Monday, March 15, 2010

Landscape Like the Forest Does

 I've been taking this early spring down time to plan for this year's garden. As I cleaned up fallen leaves, I noticed perennials that need to be cut back. Then I thought of the woods and forests.  Who cleans all that debris up?

What if we plan our gardens the way nature does?  Ground covers bloom early when they get the sun before trees leaf out.  Understory shrubs flower in the dappled shade of spring, and vines grow up through the tree canopy to reach the sun.  These patterns of nature are easy to mimic. 

When we design our landscape to  follow natures example, the ecosystem will thrive.  There is little or no stress on plants.  The hormony is high. Each species has specific needs for light, nutrition, and water. When we consider these needs, and plant accordingly, we maximize the natural expression of that plant to survive and reproduce.
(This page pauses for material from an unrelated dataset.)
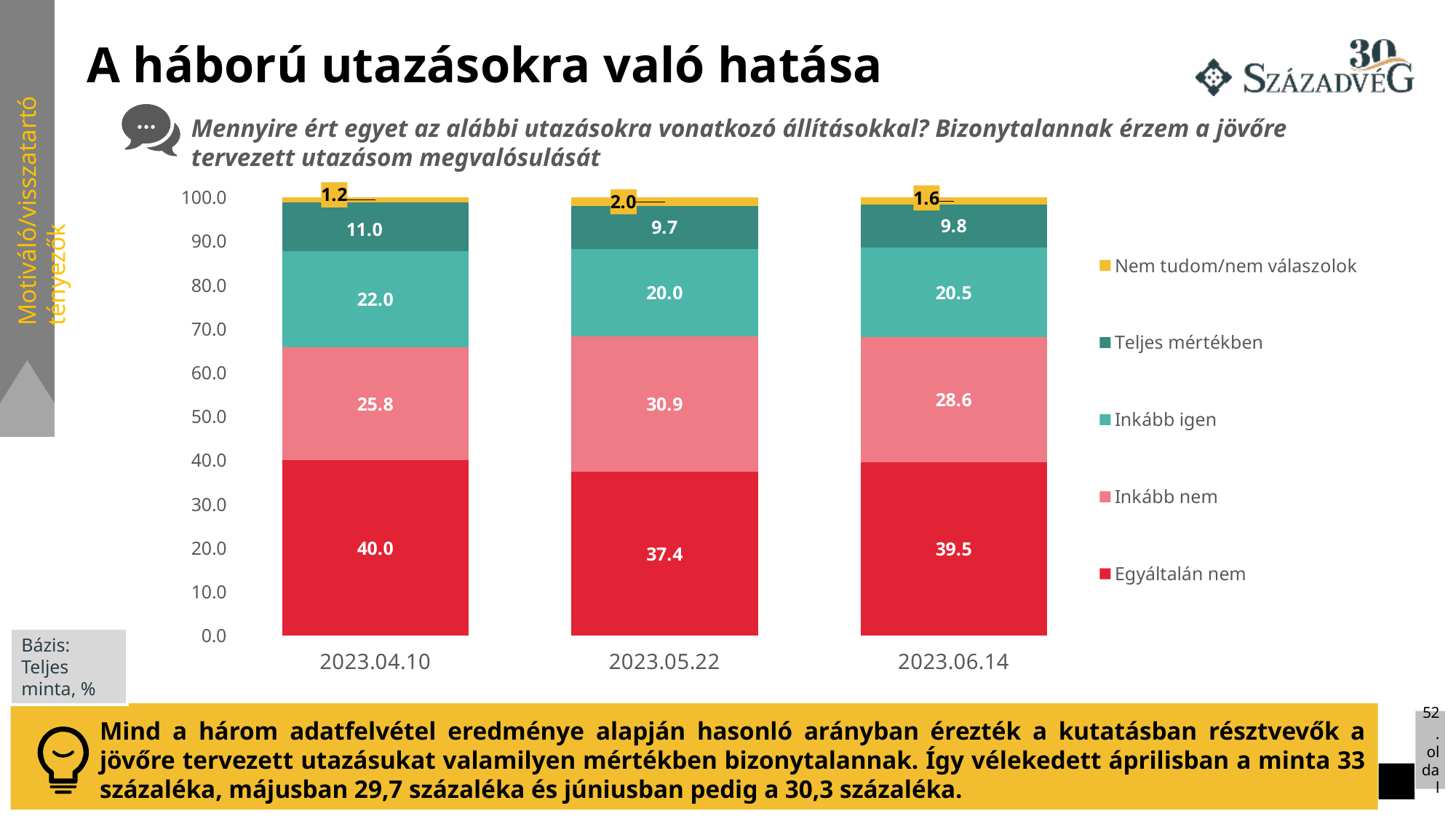
Which is larger: 'Teljes mértékben' on 2023.04.10 or on 2023.06.14? 2023.04.10 What is the value for 'Egyáltalán nem' on 2023.04.10? 40.0 What type of chart is shown on the slide? Stacked bar chart What is the total of the stacked bar for 2023.06.14? 100.0 How many series does the legend list? 5 What is the value for 'Nem tudom/nem válaszolok' on 2023.05.22? 2.0 What is the value for 'Inkább nem' on 2023.05.22? 30.9 What is the value for 'Teljes mértékben' on 2023.06.14? 9.8 On which date is the 'Inkább nem' value the highest? 2023.05.22 How many dates (categories) are shown on the x axis? 3 What is the difference between the 'Inkább igen' values on 2023.04.10 and 2023.05.22? 2.0 On which date is the 'Egyáltalán nem' value the lowest? 2023.05.22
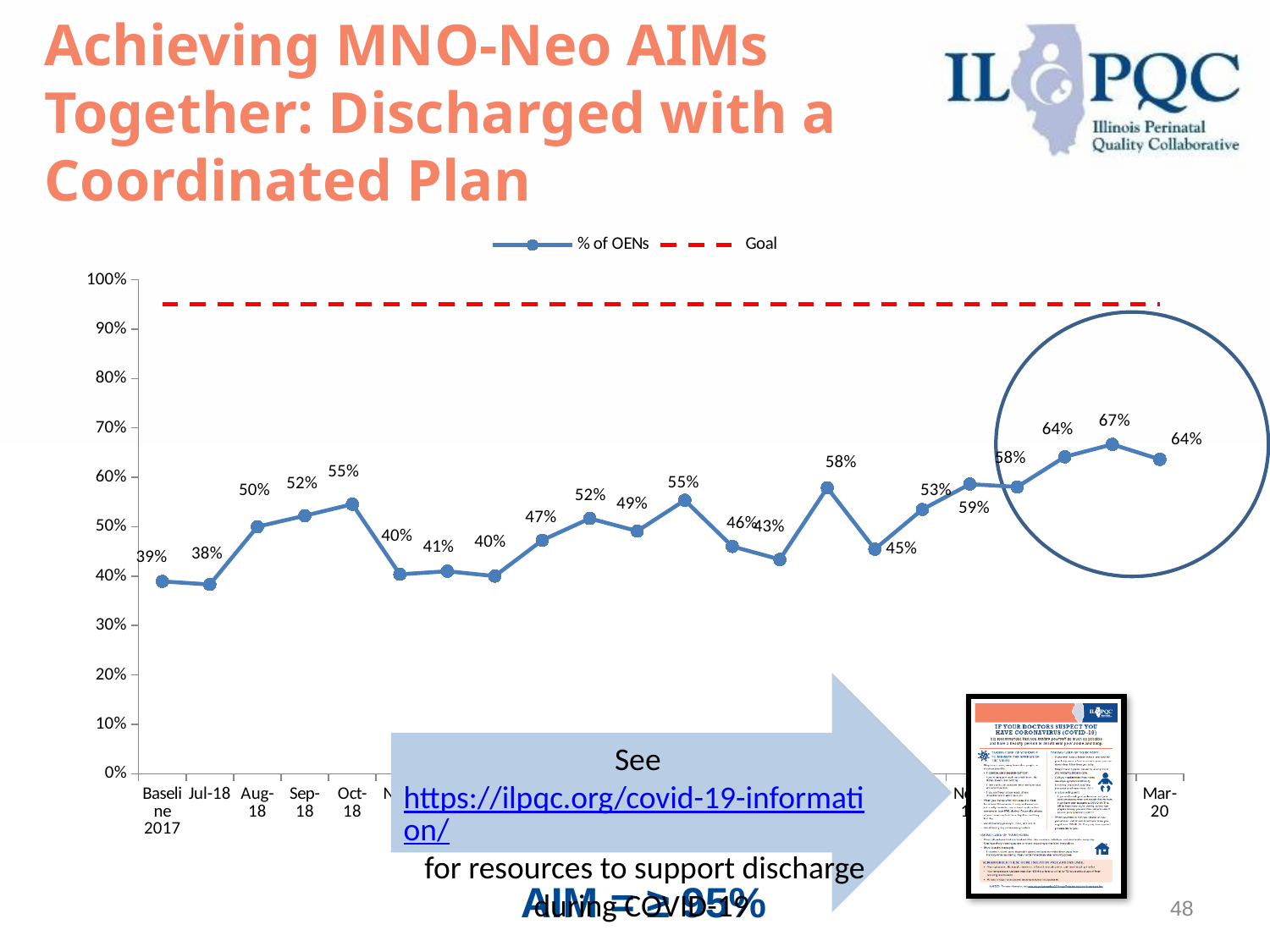
Is the Goal line greater or less than 90%? greater What is the % of OENs value for Oct-18? 55% What is the highest % of OENs value plotted on the chart? 67% What is the % of OENs value for Jul-18? 38% What is the % of OENs value for Aug-18? 50% What is the difference between the % of OENs values for Mar-20 and Baseline 2017? 25% Which has a higher % of OENs value, Sep-18 or Oct-18? Oct-18 What is the % of OENs value for Baseline 2017? 39% How many series does the chart legend list? 2 What is the % of OENs value for Mar-20? 64% What is the lowest % of OENs value plotted on the chart? 38% What type of chart is shown on the slide? line chart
Nature is the ultimate recycler.  Everything goes round and round; nothing is wasted.  Everything is a resource. In The Edible Forest Garden by Bill Mollison and David Helmgren, coined the word 'permaculture'.  This idea focuses on the 'permanant' relationship we have with nature.    The spring bulbs need the sun, so early spring before tree canopies erupt is when they perform best. Beneath a copse of trees, the sun will not penetrate to the ground later in the season.  The flowering fruit tree needs to produce blossoms for pollunators to find, to produce fruit. Year after year, this pattern repeats itself. 

Designing a new landscape, or tweeking an existing yard can be daunting.  Just remember the light, water, and nutritional needs of the plants. Group like plants together.  Dry shade plants won't thrive in a sunny moist place.  And plants that need full sun (at least 6 hours a day) will not meet their potential if planted in a shady corner. Put the right plant in the right place. 

Design, plan, and copy nature.  You'll get a lovely yard with minimum aggrevation on your part.  Don't try to force nature to do what you want.  Be creative, sure, but let's respond to gardening knowing we are part of the Earth, not apart from it.